As estratégias de mitigação e adaptação preveem a implementação de vários projectos baseados na terra, nomeadamente o aumento e a consolidação das áreas de conservação, aumento das plantações florestais como eucalipto ou pinheiros, produção de culturas para biocombustíveis em monocultura (incluindo para exportação), mudanças na forma como a população rural usa a terra (técnicas de agricultura do tipo “climate-smart”), entre outros. 

Existe, na realidade, um grande interesse económico escondido por detrás de interesses ambientais neste tipo de políticas, geralmente não é devida e previamente informado aos agregados familiares envolvidos em tais projectos, tal como é o caso de Nhambita (entre outros casos, como por exemplo o caso da Reserva Nacional do Gilé e implementação de REDD+ de conservação).  No entanto, existem múltiplos actores que lucram com a venda de carbono, desde empresas de verificação e medição até aos compradores (que são geralmente os mais poluidores a nível global).
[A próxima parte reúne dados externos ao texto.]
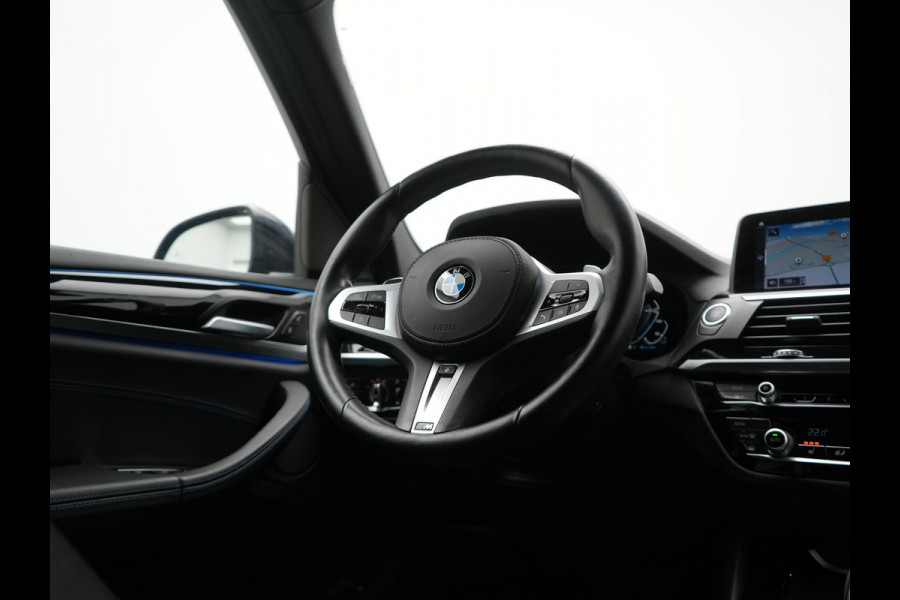 BMW X3 xDrive30e M Sport PHEV 293pk Dealer O.H. | Trekhaak Af Fabriek | Head Up | Camera | Sportstoelen Verwarmd | Harman & Kardon | Keyless | Blis | Apple Carplay | Sfeerverlichting | Cruise Control | 20''L.M. | Navigatie | DAB | Plug In Hybrid |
Enquanto países com uma baixa pegada ambiental como é o caso de Moçambique são obrigados a conservar e preservar a sua biodiversidade em nome da luta contra as mudanças climáticas, outros países e indústrias compram esses créditos de carbono e continuam a industrializar, a poluir e a gerar riqueza com base na extração e expropriação de direitos de emissão entre outros recursos ecológicos. Constituído por uma relação assimétrica e injusta em que uns ganham e outros perdem em nome do ambiente, e os que perdem são exactamente os que menos poluíram historicamente, portanto este extractivismo verde, está no centro do que é a materialização da injustiça climática verificada em Moçambique.